Provided data section start
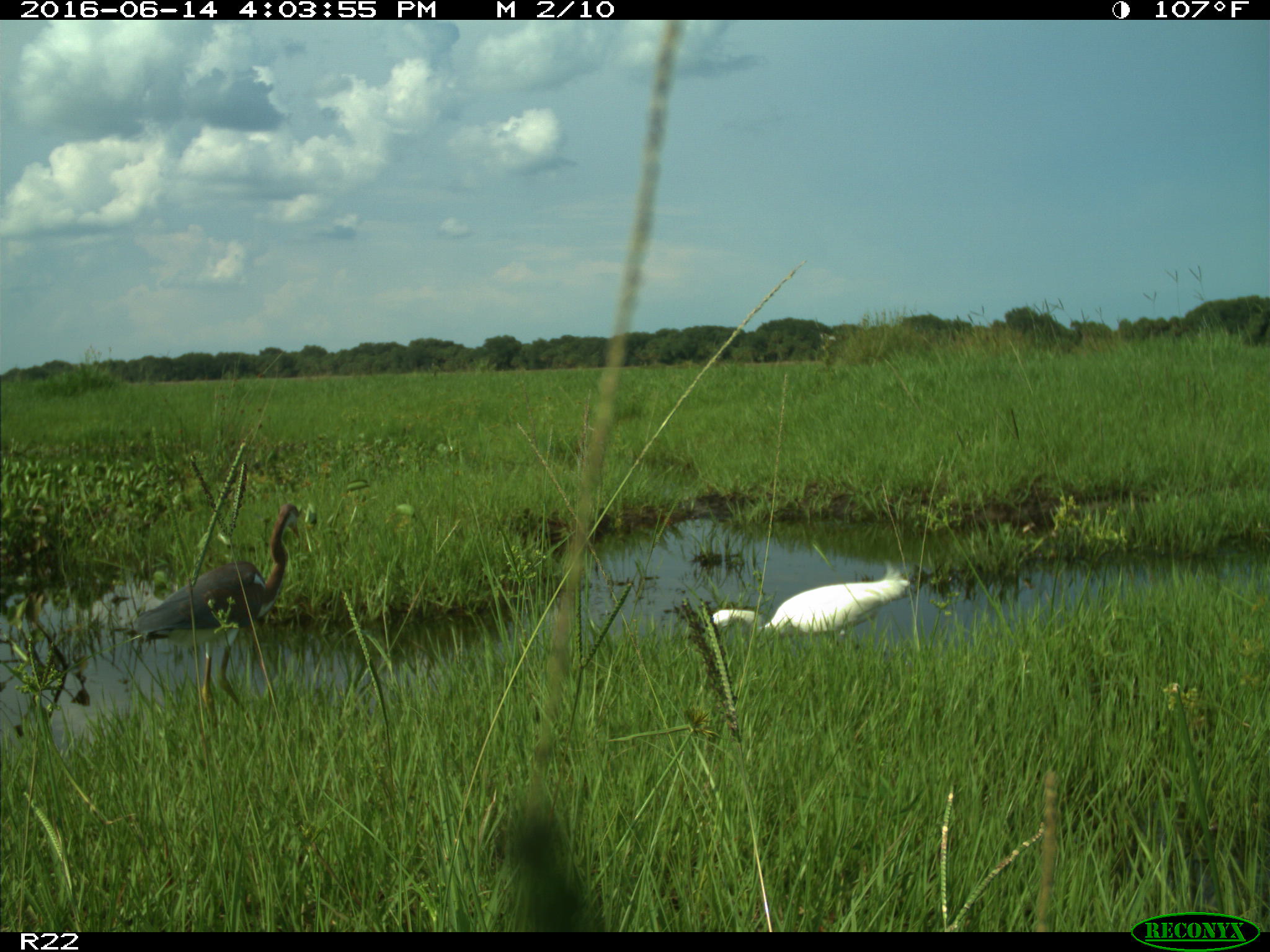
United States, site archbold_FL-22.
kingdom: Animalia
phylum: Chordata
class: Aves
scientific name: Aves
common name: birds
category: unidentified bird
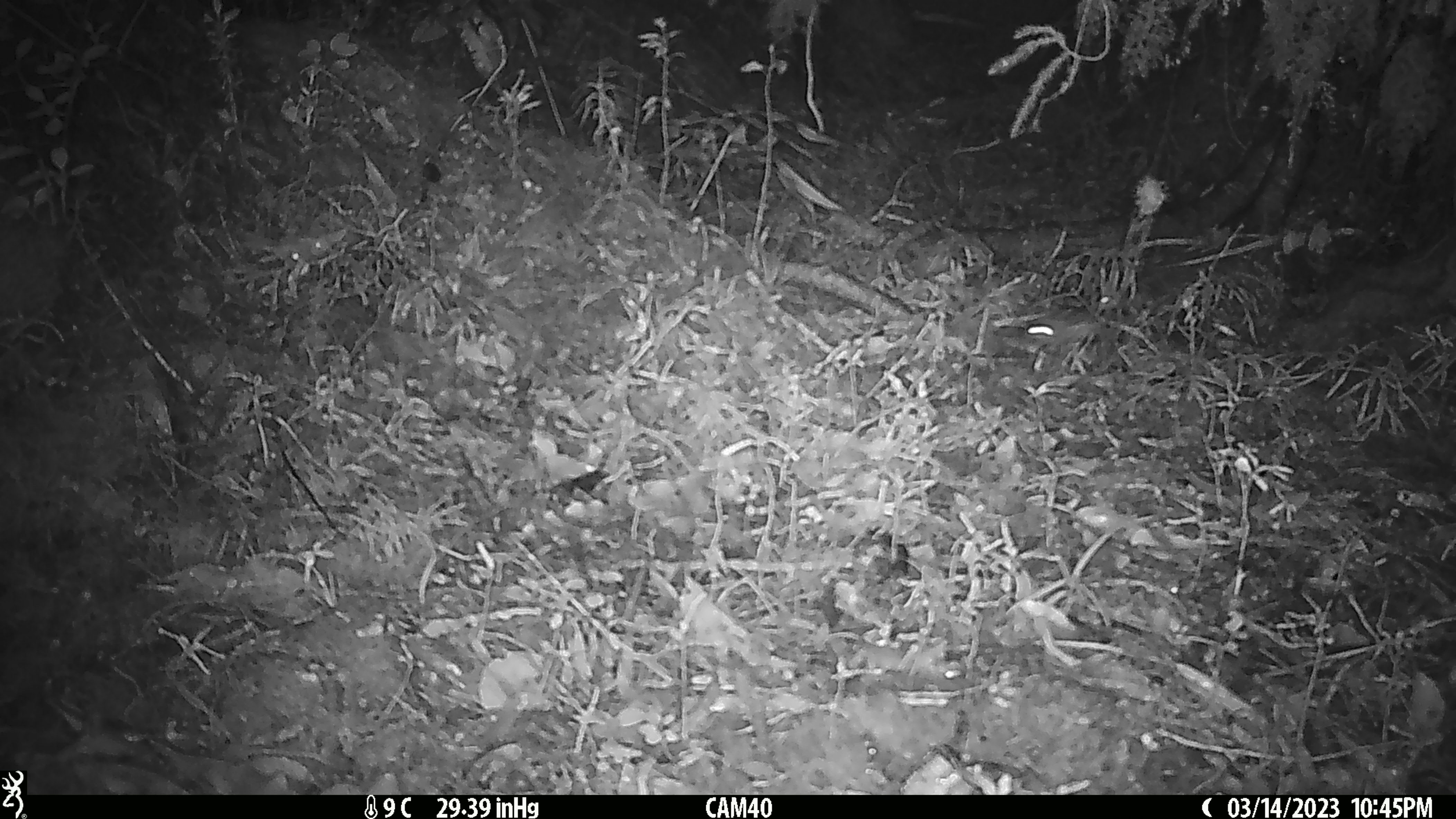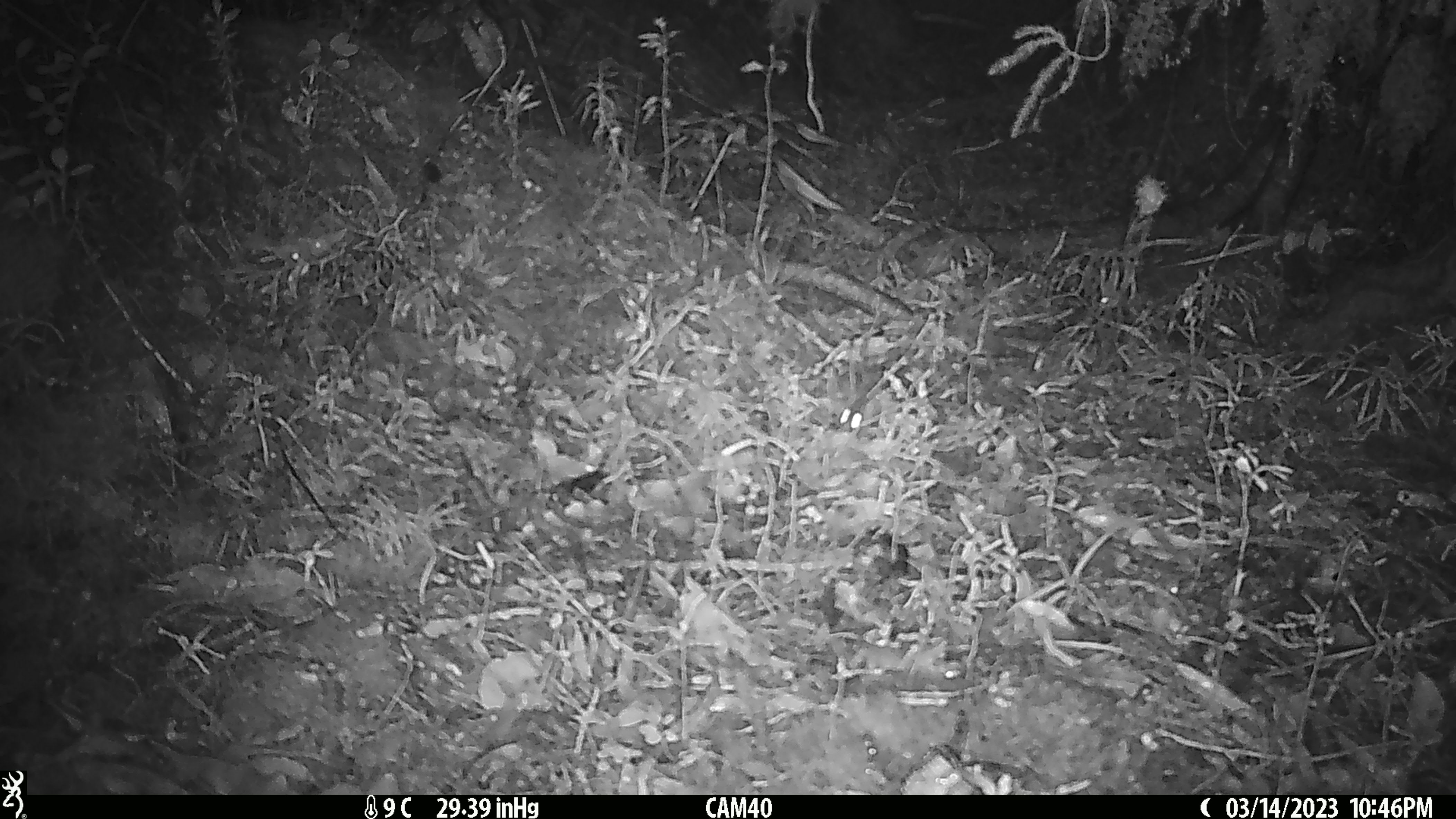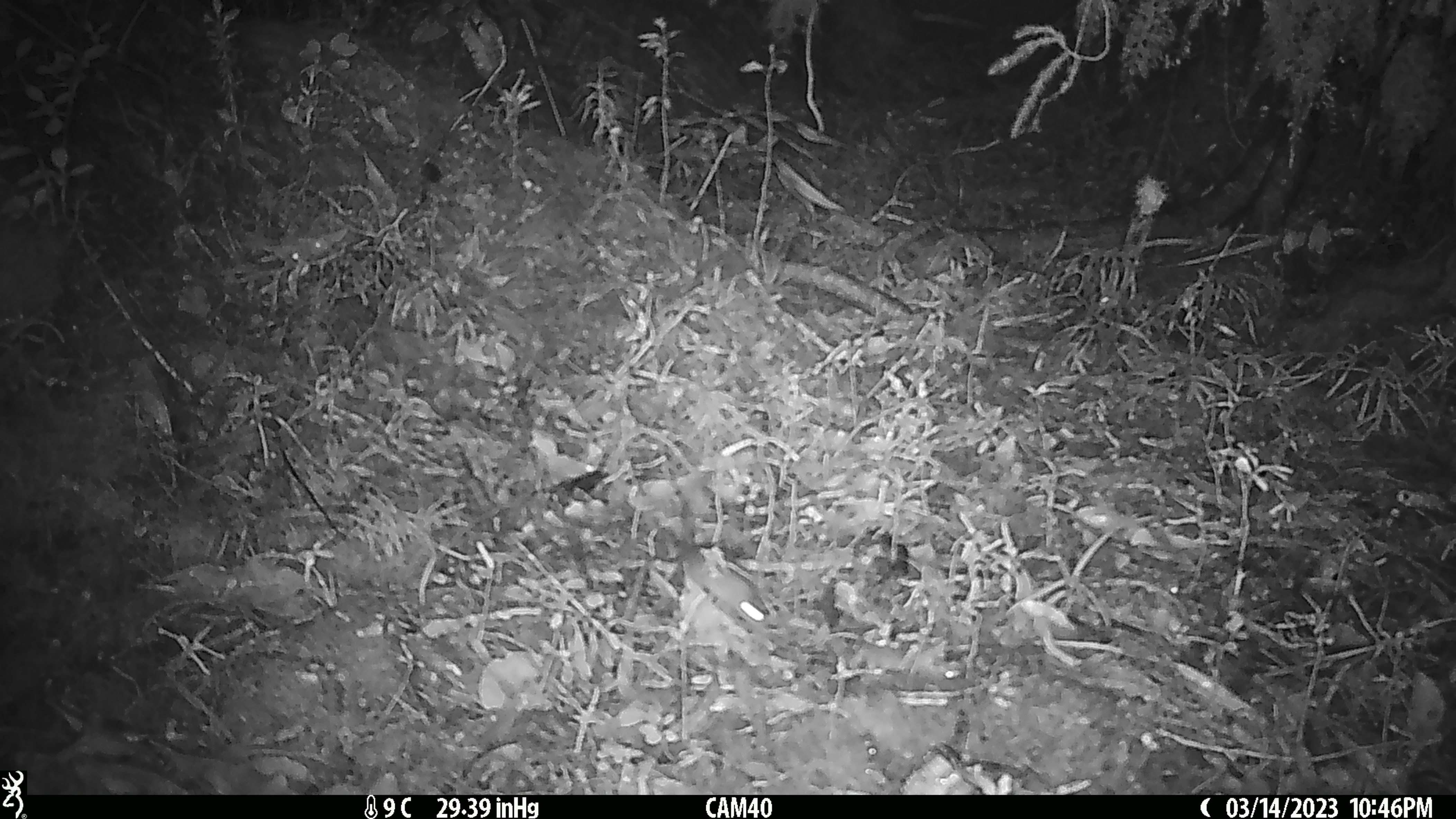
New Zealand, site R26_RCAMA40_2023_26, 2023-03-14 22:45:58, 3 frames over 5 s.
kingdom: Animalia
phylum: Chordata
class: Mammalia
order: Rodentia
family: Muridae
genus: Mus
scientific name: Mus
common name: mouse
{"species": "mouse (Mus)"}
Provided data section end
Provided data section start
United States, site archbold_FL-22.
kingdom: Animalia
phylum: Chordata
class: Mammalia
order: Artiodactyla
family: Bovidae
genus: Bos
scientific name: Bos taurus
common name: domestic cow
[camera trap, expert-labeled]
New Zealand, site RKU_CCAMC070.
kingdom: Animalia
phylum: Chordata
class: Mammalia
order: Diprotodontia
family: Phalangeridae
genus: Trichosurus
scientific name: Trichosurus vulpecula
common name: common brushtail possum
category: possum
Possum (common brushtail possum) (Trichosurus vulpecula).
Provided data section end
• Goal of the exercise:
Copy every line of the data that holds the string "site".

• Exercise solution:
United States, site archbold_FL-22.
New Zealand, site R26_RCAMA40_2023_26, 2023-03-14 22:45:58, 3 frames over 5 s.
United States, site archbold_FL-22.
New Zealand, site RKU_CCAMC070.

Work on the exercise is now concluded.